Written by Sheryl Nonnenberg
San Jose Metro, April 2016
The adage "everything old is new again" certainly applies when viewing the current exhibition at the San Jose Museum of Quilts & Textiles. "Blanket Statements" is a color-saturated display of both historical quilts from the 18th and 19th centuries and the recent work of contemporary fabric designer Kaffe Fassett.
On view until July 3, the 20 new quilts and 15 vintage quilts present a wide range of technique and subject matter – a sort of visual history of this old and venerable medium.
The exhibition was created by the York Quilt Museum and Gallery in England and has been presented at two other venues in the United States. Items from the York Museum's Heritage Collection include silk coverlets from the early 1700s and hand block-printed cottons from the early 1800s. Kaffee Fassett, who was born and raised in California but has lived in England since 1964, is highly regarded in the world of textiles as a quilter, knitter, rug-maker and mosaic artist.
Museum curator Nancy Bavor explained that she learned of the exhibition while attending a lecture given by Fassett in Pacific Grove two years ago.
"I have long admired Kaffe's work – knitting, needlepoint, fabric design – and thought his work and this exhibit would appeal to our visitors," she says.

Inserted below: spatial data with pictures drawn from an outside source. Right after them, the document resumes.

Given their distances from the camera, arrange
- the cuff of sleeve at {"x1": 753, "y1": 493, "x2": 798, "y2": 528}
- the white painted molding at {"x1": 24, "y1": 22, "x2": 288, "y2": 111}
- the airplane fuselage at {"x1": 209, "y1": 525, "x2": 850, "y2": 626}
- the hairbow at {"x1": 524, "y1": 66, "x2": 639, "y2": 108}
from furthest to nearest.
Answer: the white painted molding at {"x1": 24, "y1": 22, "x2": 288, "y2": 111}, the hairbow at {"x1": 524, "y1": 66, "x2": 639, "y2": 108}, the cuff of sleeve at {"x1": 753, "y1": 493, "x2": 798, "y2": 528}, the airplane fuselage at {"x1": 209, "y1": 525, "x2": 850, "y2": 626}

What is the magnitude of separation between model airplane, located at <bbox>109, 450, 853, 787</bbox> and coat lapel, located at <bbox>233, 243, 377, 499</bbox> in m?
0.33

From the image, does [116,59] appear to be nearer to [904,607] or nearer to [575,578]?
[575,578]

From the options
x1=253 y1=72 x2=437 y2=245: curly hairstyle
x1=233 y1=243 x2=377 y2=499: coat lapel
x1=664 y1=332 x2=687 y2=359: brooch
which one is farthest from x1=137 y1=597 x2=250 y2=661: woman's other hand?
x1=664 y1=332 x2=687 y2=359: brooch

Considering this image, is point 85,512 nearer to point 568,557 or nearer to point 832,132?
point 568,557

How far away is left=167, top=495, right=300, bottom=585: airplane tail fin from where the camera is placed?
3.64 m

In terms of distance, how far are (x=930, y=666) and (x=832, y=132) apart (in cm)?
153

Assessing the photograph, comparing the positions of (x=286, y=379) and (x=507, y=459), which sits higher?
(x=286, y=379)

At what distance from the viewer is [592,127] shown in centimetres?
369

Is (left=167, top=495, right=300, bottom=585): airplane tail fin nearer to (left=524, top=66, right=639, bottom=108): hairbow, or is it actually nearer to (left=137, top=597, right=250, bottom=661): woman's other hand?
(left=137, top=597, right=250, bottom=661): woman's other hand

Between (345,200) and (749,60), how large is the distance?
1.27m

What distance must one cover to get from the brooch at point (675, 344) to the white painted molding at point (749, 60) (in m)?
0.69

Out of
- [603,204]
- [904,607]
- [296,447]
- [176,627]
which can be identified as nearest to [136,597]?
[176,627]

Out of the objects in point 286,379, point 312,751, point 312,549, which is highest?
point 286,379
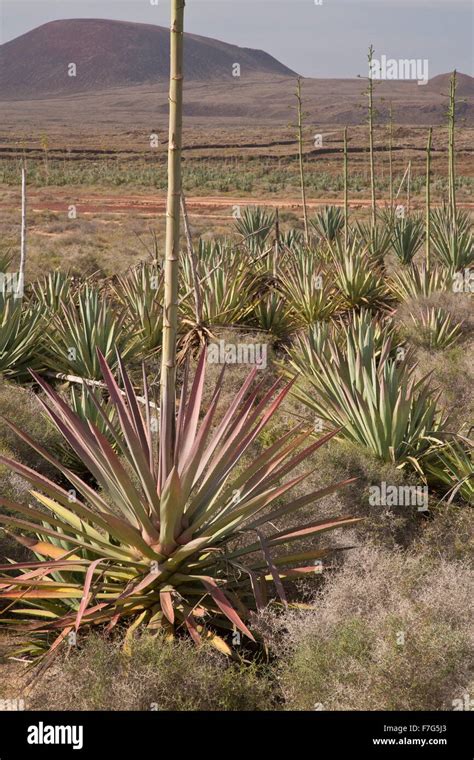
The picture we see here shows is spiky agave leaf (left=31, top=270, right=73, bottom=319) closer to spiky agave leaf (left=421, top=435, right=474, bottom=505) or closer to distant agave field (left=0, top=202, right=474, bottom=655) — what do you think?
distant agave field (left=0, top=202, right=474, bottom=655)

The show pairs an old quilt with one or two of Fassett's quilts, all of them created in response to the vintage piece. A quick look around the room reveals that the historical quilts are much more somber and subdued in color palette. This is largely due to the quality of dyes available at the time. What they lack in color, however, is more than compensated for in the incredibly intricate techniques they display.
One standout is a wonderfully detailed appliqued quilt from around 1860, entitled the "Red Manor House Quilt." Relying on a basic layout of a large central square (depicting the manor house) surrounded by outlying rows of squares that feature flowers, geese, horses and pinwheels, it is a delightful representation of a 19th-century household. And because of the uncommon treatment, appliqué, the piece is not only beautiful but rare.

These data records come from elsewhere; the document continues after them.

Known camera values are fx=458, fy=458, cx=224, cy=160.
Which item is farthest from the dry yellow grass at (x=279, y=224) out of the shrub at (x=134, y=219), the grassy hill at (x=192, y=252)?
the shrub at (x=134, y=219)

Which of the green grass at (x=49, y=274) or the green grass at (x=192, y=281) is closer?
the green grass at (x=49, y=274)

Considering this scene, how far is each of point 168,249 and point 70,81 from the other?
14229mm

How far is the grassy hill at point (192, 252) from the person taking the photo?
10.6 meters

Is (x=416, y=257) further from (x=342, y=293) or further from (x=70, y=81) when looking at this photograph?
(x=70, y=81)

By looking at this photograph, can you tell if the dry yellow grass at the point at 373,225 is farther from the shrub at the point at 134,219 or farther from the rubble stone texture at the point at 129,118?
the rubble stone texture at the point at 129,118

In response, Fassett has created a quilt with a similar square design, but with eye-popping colors that almost require sunglasses to take in. "He has kept the format and the basic layout, but when executed in his brilliant fabrics, the quilt just glows," Bavor says. "Really, it glows!"

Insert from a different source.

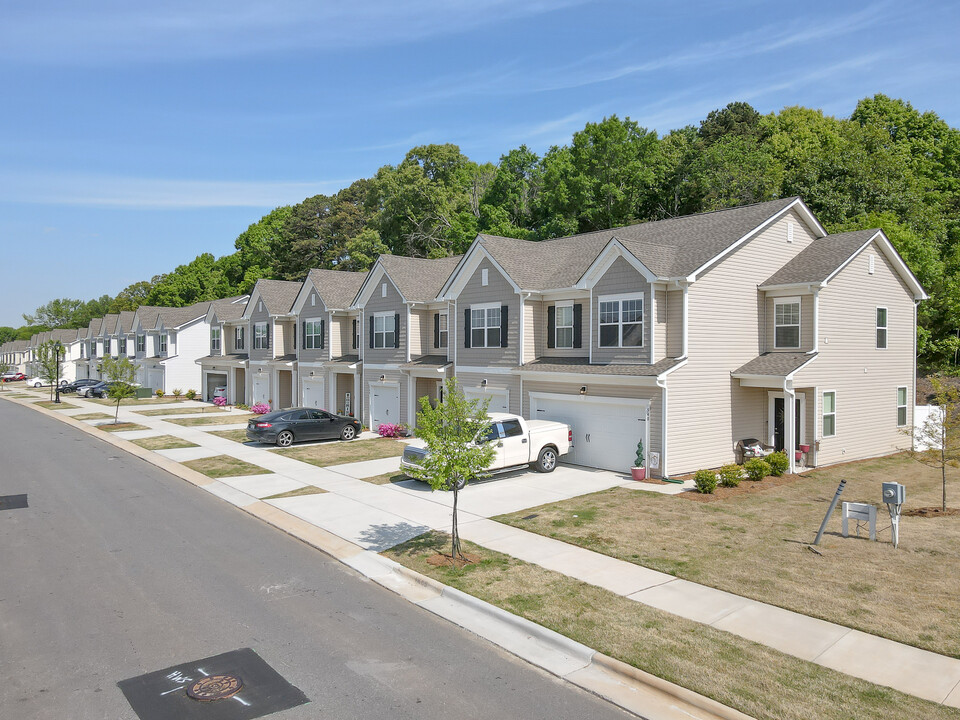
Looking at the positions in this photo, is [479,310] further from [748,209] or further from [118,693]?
[118,693]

According to one biographer, Fassett is known as a guru in the world of color and textiles. Lore has it that he was first influenced by his mother, a frustrated artist who delighted in wearing marvelous patterns. After settling in Europe, he was introduced to knitting by a fellow traveler on a train. He took up the hobby and then discovered needlepoint. Soon, he was designing hand-painted fabric that took the textile world by storm. A deep love of color and pattern, influenced by travels to Asia, became his trademark.
"Color is the reason I make stuff, so that I can play with color, " he is quoted saying in an interview with Making Magazine. "It is the first and foremost consideration."
His response to Church Window (1825-75) – a quilt with small, busy prints all arranged in a hexagon – is to combine hexagons with small squares of polka dots, stripes and abstract flower shapes. Fassett, who was the first living artist to have a one-man show at the Victoria and Albert Museum in 1988, works with several textile manufacturers to create a range of fabric prints for the patchwork market. Although he began quilting just 15 years ago, he has achieved a worldwide reputation thanks to his innovative and distinctive designs. He travels the globe in order to gain new ideas and perspectives on color and pattern, which then find their way into his designs and books.
The museum has also devoted a room to some of Fassett's work in other media, like paintings and drawings. "Having the additional art works shows the breadth and depth of his artistry during a career spanning over fifty years," Bavor says.
The quilt makers of old joined together to pass the time, while creating functional objects that were aesthetically pleasing. Fassett has taken that collaborative spirit and, with his spectacular color and design sense, created objects of art that are a joy to behold.